Zimbabwe News and Internet Radio

Decency is critical … even in politics!

By Bill Saidi

Immorality in politics is not unusual, particularly in developed countries. Most developing countries, as a result, are not at all alarmed when immorality creeps into their political systems.

Bill Saidi
Bill Saidi

It seems to bring them up to speed with their adult, developed competitors. Why being licentious is said to display all the signals of an adult, civilised nation, is beyond me.

So, I was particularly struck with a little shame when I saw this picture in a newspaper of a young woman, who announced she was divorcing her husband on the grounds of adultery.

She could easily have been less than 35 years old…younger than her country.
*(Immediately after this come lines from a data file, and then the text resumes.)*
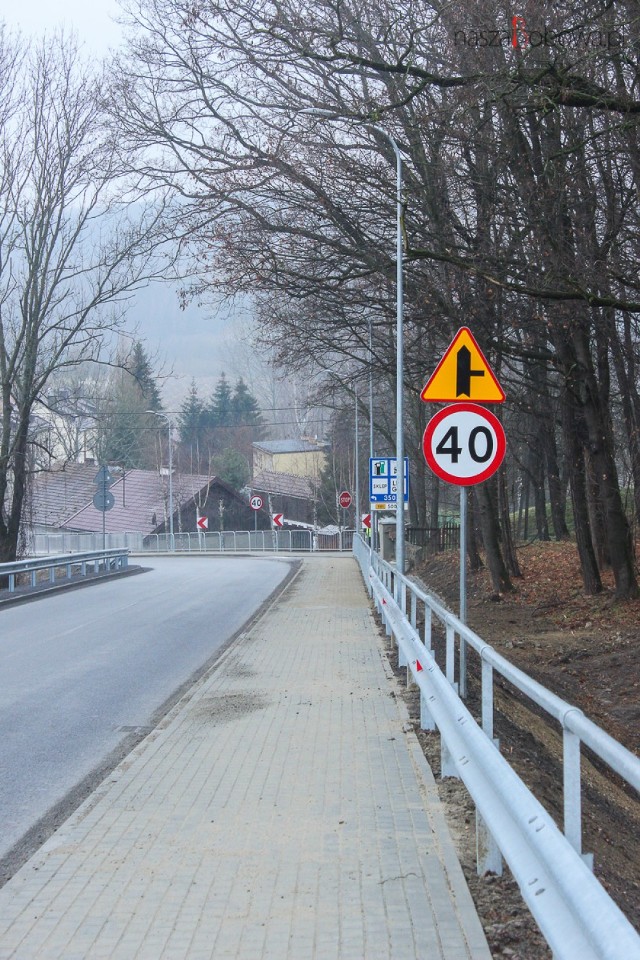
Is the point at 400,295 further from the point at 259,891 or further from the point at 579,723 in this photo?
the point at 579,723

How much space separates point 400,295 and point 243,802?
12680 millimetres

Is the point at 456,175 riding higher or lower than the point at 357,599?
higher

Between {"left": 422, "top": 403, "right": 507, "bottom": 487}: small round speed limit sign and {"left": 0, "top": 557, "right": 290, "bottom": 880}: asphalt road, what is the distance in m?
3.50

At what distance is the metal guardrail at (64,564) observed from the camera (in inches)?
976

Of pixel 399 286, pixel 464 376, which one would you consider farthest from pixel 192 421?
pixel 464 376

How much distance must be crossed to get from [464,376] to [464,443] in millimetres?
642

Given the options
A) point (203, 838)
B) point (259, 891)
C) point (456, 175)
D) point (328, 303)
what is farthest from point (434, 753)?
point (328, 303)

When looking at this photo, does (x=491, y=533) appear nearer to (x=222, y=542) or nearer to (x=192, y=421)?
(x=222, y=542)

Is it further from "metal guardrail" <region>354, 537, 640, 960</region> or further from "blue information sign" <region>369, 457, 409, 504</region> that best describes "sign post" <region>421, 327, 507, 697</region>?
"blue information sign" <region>369, 457, 409, 504</region>

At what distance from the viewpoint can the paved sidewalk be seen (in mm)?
4258

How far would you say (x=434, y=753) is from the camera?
7.78 m

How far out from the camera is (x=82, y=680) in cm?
1205

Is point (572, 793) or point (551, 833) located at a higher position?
point (572, 793)

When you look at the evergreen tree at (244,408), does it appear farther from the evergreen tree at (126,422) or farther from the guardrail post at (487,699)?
the guardrail post at (487,699)
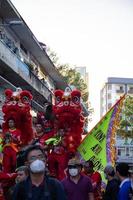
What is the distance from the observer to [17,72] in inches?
1216

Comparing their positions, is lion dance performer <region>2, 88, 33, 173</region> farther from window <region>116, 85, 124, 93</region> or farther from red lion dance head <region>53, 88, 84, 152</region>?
window <region>116, 85, 124, 93</region>

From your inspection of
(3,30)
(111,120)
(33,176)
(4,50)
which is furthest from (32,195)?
(3,30)

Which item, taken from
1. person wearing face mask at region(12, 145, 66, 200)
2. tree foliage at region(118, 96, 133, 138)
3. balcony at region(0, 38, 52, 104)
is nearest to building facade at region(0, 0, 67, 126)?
balcony at region(0, 38, 52, 104)


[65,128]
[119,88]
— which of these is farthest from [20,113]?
[119,88]

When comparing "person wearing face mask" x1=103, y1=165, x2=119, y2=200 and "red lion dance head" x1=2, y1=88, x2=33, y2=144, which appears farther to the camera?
"red lion dance head" x1=2, y1=88, x2=33, y2=144

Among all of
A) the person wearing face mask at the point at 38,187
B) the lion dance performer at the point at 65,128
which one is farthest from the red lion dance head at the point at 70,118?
the person wearing face mask at the point at 38,187

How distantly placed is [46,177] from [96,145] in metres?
6.17

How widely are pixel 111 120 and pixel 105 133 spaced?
330 mm

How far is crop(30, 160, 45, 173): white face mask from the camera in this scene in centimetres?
556

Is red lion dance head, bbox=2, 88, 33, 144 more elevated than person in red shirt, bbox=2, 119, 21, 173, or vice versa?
red lion dance head, bbox=2, 88, 33, 144

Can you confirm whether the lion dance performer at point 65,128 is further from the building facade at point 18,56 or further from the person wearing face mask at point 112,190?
the building facade at point 18,56

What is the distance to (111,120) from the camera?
39.8 ft

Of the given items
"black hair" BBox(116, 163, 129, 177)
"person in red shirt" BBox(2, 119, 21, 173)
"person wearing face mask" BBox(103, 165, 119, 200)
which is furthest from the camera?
"person in red shirt" BBox(2, 119, 21, 173)

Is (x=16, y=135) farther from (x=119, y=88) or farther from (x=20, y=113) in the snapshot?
(x=119, y=88)
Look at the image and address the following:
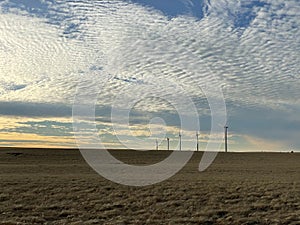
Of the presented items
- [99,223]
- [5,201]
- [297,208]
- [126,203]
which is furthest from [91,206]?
[297,208]

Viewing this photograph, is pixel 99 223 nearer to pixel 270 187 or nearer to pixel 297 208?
pixel 297 208

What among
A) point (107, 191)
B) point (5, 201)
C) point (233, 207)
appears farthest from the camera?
point (107, 191)

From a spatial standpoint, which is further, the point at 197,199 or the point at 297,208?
the point at 197,199

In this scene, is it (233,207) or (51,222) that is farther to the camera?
(233,207)

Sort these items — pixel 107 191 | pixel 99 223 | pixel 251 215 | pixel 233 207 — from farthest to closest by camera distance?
pixel 107 191
pixel 233 207
pixel 251 215
pixel 99 223

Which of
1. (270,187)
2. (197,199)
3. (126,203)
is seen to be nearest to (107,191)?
(126,203)

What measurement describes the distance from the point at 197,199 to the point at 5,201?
1215cm

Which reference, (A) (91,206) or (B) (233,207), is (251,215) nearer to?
(B) (233,207)

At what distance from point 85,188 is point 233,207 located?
37.8ft

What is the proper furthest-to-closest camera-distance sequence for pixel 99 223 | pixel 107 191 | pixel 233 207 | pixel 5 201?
pixel 107 191
pixel 5 201
pixel 233 207
pixel 99 223

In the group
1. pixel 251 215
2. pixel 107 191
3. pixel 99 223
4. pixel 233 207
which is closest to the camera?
pixel 99 223

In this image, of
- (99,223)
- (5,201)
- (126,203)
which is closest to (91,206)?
(126,203)

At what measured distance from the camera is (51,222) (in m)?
23.3

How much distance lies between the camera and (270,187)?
33.6m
What did not alarm me one bit was the fact that the offending Honourable gentleman was a Member of Zanu PF.

I am so sorry to be so blunt, but that party has a notorious reputation of being…loose.

I am aware that the MDC has raved up a dirty reputation of its own in this respect, but it comes nowhere near that of the “pati yeropa”.
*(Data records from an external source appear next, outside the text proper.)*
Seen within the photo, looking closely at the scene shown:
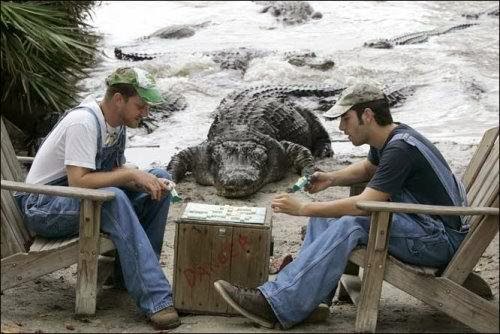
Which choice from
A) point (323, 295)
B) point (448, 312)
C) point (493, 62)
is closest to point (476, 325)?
point (448, 312)

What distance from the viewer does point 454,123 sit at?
1056cm

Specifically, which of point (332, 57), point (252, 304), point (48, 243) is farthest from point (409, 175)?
point (332, 57)

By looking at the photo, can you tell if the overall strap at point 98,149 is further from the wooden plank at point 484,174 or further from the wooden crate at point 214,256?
the wooden plank at point 484,174

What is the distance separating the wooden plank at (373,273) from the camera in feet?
12.7

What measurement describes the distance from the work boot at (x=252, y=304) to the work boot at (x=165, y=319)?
291 mm

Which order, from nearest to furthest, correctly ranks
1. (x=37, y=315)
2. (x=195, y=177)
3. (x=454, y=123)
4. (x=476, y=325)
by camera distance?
(x=476, y=325) → (x=37, y=315) → (x=195, y=177) → (x=454, y=123)

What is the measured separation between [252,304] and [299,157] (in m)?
4.54

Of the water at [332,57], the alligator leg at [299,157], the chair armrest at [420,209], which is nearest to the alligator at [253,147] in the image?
the alligator leg at [299,157]

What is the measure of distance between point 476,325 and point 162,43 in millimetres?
14380

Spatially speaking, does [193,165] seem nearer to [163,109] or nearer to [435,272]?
[163,109]

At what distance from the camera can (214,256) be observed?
4.21 meters

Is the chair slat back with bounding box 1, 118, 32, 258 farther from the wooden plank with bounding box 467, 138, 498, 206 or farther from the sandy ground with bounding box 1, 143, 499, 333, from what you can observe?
the wooden plank with bounding box 467, 138, 498, 206

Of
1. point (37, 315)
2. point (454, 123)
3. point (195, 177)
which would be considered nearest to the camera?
point (37, 315)

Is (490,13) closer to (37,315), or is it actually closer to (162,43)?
(162,43)
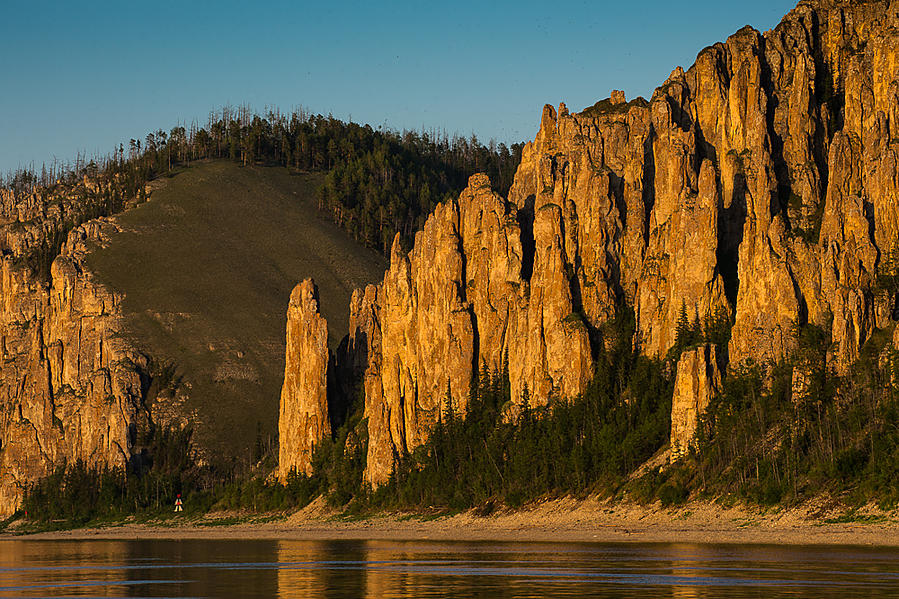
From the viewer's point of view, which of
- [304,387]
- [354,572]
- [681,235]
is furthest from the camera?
[304,387]

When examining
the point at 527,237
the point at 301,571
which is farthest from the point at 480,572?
the point at 527,237

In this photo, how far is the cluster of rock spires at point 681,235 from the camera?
128m

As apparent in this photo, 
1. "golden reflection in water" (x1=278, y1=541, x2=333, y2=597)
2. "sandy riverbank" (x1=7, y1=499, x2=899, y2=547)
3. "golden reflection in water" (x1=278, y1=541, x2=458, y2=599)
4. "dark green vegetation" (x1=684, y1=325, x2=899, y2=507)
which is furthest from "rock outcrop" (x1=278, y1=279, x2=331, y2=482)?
"golden reflection in water" (x1=278, y1=541, x2=458, y2=599)

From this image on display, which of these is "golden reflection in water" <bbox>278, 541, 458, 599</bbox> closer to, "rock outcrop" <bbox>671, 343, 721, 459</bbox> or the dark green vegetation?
the dark green vegetation

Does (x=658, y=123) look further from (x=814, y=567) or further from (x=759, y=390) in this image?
(x=814, y=567)

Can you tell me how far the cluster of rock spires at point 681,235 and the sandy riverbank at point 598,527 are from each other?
38.5ft

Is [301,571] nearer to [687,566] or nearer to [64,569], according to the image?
[64,569]

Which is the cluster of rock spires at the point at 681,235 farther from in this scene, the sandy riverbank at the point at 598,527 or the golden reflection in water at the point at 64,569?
the golden reflection in water at the point at 64,569

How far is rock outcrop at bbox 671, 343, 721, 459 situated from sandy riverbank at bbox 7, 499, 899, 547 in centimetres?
919

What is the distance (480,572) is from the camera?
72.1m

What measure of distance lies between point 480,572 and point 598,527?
47870 mm

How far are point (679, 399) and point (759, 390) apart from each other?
26.5ft

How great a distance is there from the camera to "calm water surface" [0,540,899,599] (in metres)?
59.6

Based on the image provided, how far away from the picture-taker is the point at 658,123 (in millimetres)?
160500
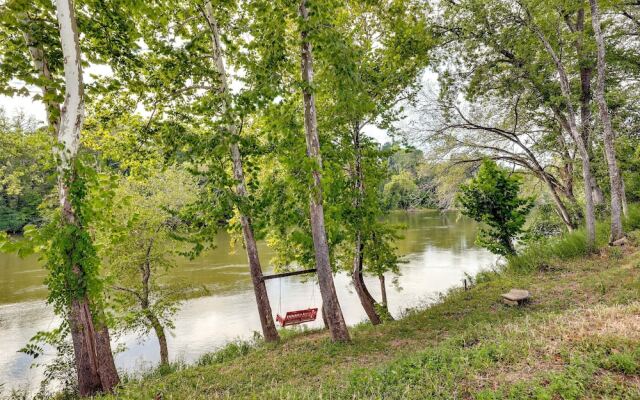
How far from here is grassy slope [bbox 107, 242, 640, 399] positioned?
362 centimetres

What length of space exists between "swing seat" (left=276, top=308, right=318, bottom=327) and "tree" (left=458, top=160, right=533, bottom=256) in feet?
25.2

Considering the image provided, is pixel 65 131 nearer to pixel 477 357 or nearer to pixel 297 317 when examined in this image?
pixel 477 357

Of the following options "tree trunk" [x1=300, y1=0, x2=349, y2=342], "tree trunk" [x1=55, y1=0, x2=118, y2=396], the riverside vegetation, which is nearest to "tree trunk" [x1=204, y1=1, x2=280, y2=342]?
the riverside vegetation

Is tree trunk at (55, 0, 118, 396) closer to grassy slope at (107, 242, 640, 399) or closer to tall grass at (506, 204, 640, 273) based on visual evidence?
grassy slope at (107, 242, 640, 399)

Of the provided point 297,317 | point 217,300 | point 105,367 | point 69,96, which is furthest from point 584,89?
point 217,300

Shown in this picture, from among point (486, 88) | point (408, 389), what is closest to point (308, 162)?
point (408, 389)

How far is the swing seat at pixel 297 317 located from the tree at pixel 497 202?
769 centimetres

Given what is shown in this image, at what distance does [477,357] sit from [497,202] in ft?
34.2

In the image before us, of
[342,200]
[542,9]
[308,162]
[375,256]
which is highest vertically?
[542,9]

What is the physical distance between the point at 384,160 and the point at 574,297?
18.4 feet

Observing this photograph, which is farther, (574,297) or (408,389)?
(574,297)

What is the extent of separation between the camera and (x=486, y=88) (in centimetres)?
1272

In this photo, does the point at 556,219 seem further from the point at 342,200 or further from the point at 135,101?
the point at 135,101

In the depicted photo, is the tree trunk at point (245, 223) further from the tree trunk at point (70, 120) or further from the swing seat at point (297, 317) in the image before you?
the tree trunk at point (70, 120)
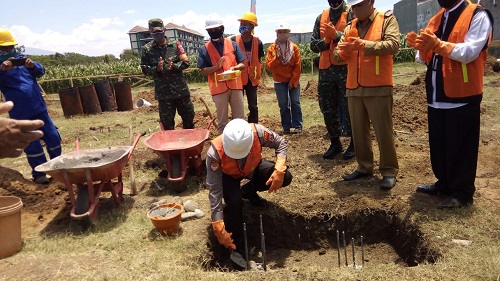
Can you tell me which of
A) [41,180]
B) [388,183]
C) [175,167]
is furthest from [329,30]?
[41,180]

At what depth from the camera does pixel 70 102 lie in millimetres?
11383

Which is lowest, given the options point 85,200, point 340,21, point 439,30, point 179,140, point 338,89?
point 85,200

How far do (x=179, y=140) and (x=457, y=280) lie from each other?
360 cm

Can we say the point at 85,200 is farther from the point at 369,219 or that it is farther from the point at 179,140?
the point at 369,219

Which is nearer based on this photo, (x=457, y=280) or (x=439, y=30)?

The truth is that a party which breeds a membership which favours licentiousness as a mark of respect is to be shunned and damned by all self-respecting members of society.
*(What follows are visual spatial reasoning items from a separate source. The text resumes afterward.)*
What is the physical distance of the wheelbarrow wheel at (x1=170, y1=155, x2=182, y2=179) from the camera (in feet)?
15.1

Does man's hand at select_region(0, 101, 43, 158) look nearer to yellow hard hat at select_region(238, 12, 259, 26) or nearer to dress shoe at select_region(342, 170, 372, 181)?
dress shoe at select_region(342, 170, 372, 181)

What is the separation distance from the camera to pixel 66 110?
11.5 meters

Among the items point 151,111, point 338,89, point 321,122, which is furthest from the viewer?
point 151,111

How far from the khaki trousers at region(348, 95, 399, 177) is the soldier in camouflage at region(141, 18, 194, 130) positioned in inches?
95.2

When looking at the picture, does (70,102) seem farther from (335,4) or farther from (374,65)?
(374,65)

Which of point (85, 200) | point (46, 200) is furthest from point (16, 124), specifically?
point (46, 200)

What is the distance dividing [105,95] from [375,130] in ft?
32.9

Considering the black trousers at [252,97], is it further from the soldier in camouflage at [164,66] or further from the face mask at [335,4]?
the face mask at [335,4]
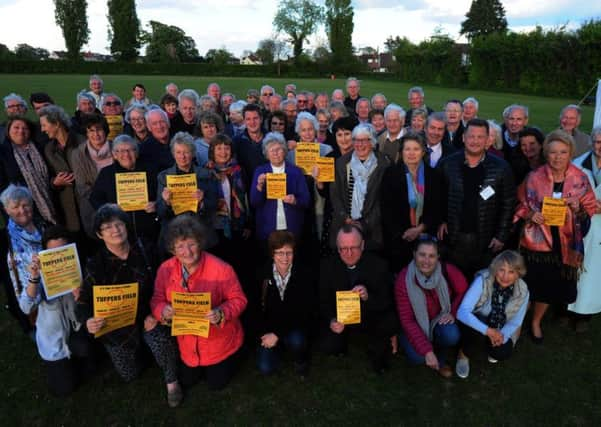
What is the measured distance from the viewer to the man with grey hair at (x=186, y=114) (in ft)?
24.0

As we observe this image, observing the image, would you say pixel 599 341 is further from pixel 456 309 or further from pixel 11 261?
pixel 11 261

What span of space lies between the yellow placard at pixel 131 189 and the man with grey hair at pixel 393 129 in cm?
374

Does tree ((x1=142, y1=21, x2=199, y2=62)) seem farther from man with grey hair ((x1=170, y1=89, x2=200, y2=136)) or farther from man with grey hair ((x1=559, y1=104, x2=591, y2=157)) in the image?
man with grey hair ((x1=559, y1=104, x2=591, y2=157))

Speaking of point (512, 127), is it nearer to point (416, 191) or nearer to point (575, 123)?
point (575, 123)

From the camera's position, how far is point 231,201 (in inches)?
202

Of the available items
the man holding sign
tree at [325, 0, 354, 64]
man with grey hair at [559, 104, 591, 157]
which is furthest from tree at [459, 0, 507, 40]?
the man holding sign

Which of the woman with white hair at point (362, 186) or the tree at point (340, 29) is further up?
the tree at point (340, 29)

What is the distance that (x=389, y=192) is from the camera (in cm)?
479

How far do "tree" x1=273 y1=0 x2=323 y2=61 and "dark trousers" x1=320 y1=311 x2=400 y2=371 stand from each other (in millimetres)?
91870

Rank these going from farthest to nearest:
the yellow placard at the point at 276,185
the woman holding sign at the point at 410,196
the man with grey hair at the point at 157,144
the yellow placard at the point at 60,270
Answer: the man with grey hair at the point at 157,144
the yellow placard at the point at 276,185
the woman holding sign at the point at 410,196
the yellow placard at the point at 60,270

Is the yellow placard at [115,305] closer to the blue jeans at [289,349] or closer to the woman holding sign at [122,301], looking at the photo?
the woman holding sign at [122,301]

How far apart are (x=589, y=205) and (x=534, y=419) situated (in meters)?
2.36

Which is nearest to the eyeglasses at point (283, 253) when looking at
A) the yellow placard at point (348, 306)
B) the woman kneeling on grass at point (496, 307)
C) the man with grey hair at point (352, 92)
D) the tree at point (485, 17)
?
the yellow placard at point (348, 306)

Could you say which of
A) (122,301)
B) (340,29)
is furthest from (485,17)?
(122,301)
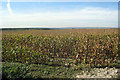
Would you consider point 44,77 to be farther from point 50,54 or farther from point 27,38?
point 27,38

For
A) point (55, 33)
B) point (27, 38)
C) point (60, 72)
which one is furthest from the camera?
point (27, 38)

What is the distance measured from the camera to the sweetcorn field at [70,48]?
524cm

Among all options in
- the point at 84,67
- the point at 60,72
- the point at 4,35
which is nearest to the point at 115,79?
the point at 84,67

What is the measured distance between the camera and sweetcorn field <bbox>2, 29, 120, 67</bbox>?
A: 206 inches

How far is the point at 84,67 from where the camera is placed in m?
4.77

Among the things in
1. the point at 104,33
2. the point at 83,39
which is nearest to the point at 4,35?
the point at 83,39

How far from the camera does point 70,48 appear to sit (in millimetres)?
5457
There is, among many African political parties, a tragic and often total lack of respect for the leadership, in respect of decency, unity of all members, respect of all members — whatever their rank — and total unity on all issues respected by the party.

But above all, it seems to be that, once a member is accorded the respect of representing the party in Parliament, they ought to respond to that with an equal measure of respect for the party.

If any punishment is inflicted on the offending MP, then there will be a relief of some kind.

If nothing at all is done against him or her, then we should all throw our spears away and surrender our party cards in total despair.

Most political parties, at the beginning of the struggle against colonialism, were modeled on violence against the colonialists.

This was largely because the colonialists themselves trusted force to subdue the colonised people. So, the reaction was force, as well, even though it was not of the same level, which was why there was “a loud call to arms”.

What has bedeviled most political activity against the colonialists and weakened the strength of the colonised was their rivalry for power.

If you study the rivalry for power among the Zimbabwe nationalist movements since 1957, you will discover how much shorter the war would have lasted it the leaders had decided unity was better.

At a certain period, when I was in Northern Rhodesia, before it became Zambia, in 1964, there were Zimbabwean nationalists who would not unite for the purposes of receiving aid from neighbouring countries in one lump — because they were jealous of each other.

This continued up to the period before 1980. There is no argument today that, had the nationalist movements coalesced into one movement, independence would have been achieved with much less violence, malice and hesitation than eventually occurred.

Why is the fact not conceded today that if all the leaders had accepted one leadership for the struggle for the election, there would have been much less acrimony and violence than eventually occurred?

The great lesson for all the surviving leaders today is that if all of them accept that peace, unity and understanding are possible today, the country can move forward more speedily than it ever did.